# Bohemian Rhapsody - for solo guitar



## Mark Evans (29 Nov 2008)

now ive studied classical guitar when i was younger and managed to get all of my grades up to 8. ventured in to bands touring etc...played alongside great players and the likes. guitar mags. tv blah blah blah.

now i challenge anyone who says that this guy and the arrangement is not genius. and it just goes to show how good the song is in the first place.

http://uk.youtube.com/watch?v=RxR7dVPKn ... re=related


----------



## Superman (29 Nov 2008)

Thats cool.
I started to learn the Guitar about this time last year but had to give up lessons at the time due to money getting a bit tight.
I'd love to start it off again, any online stuff?
As I can read music being a piano player.


----------



## aaronnorth (29 Nov 2008)

i love listening to the acoustic, not that keen on electric. My Brother started to learn it but lessons went from Â£4 a week to Â£9! wouldnt of been too bad if it had only been a few pound but not 5. My sister plays keyboard, most of which she has learned from me, she also plays the clarinet, i play drums, keyboard/ piano, viola, and old macdonald had a farm on the guitar lol (learnt from my brother) We are quite a musical family, but my Dad plays nothing


----------



## chump54 (29 Nov 2008)

I'm learning acoustic guitar. Great way to relax in the evening when the kids have eventually gone to bed/sleep   

anyway a good place for free lessons and a great teacher is justin sandercoe at justinguitar.com

does some great in more advanced stuff like pink floyd - wish were here and a great Joe satriani - tears in rain

http://uk.youtube.com/watch?v=2xAoG4TcMnQ

thanks for the link saintly

C


----------



## GreenNeedle (30 Nov 2008)

____

EXERCISE PROMPT -> Reproduce the part of the guitar thread starting at "now i challenge" and ending at "Superman (29 Nov 2008)", word for word. The data below has nothing to do with the guitar thread.

RECORD EXCERPTS ->

____

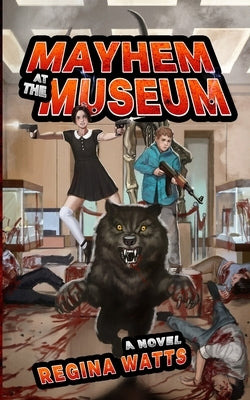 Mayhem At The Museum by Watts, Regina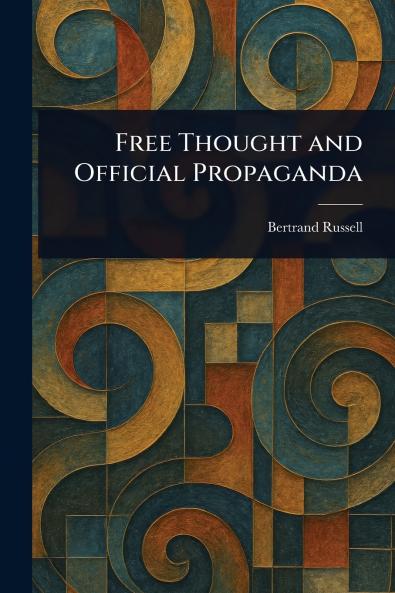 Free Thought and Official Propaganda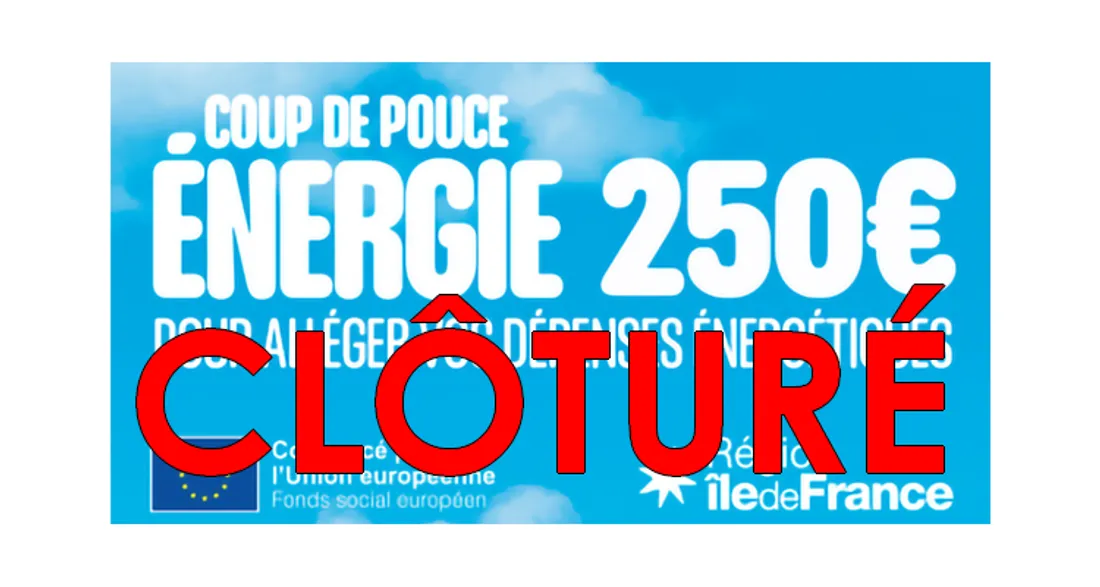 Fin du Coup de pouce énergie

____

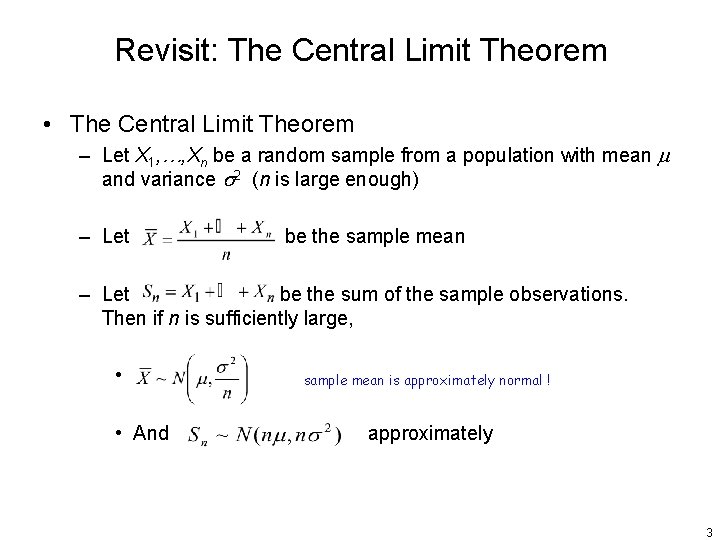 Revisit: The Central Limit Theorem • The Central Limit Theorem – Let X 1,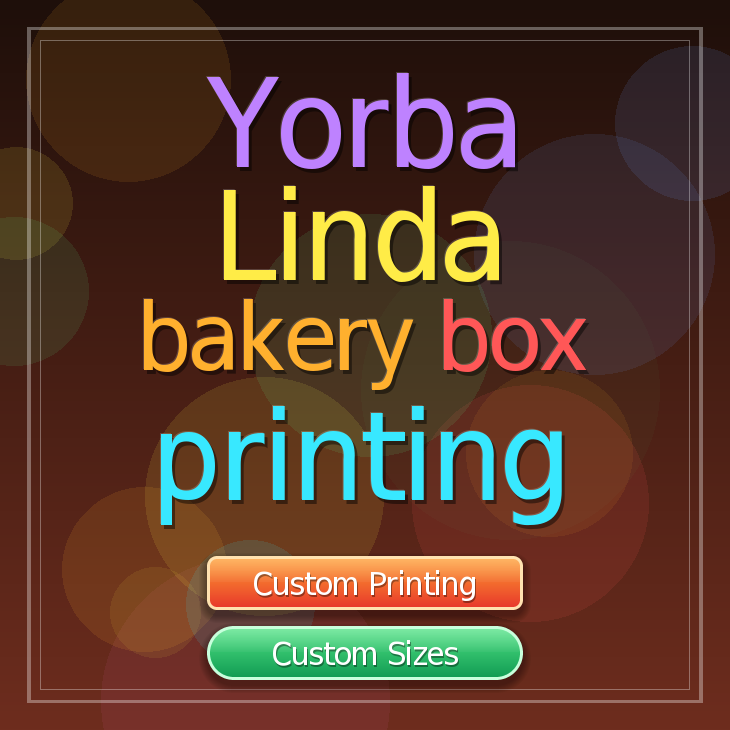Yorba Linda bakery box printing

____

SOLUTION TO THE PROBLEM ->
now i challenge anyone who says that this guy and the arrangement is not genius. and it just goes to show how good the song is in the first place.

http://uk.youtube.com/watch?v=RxR7dVPKn ... re=related


----------



## Superman (29 Nov 2008)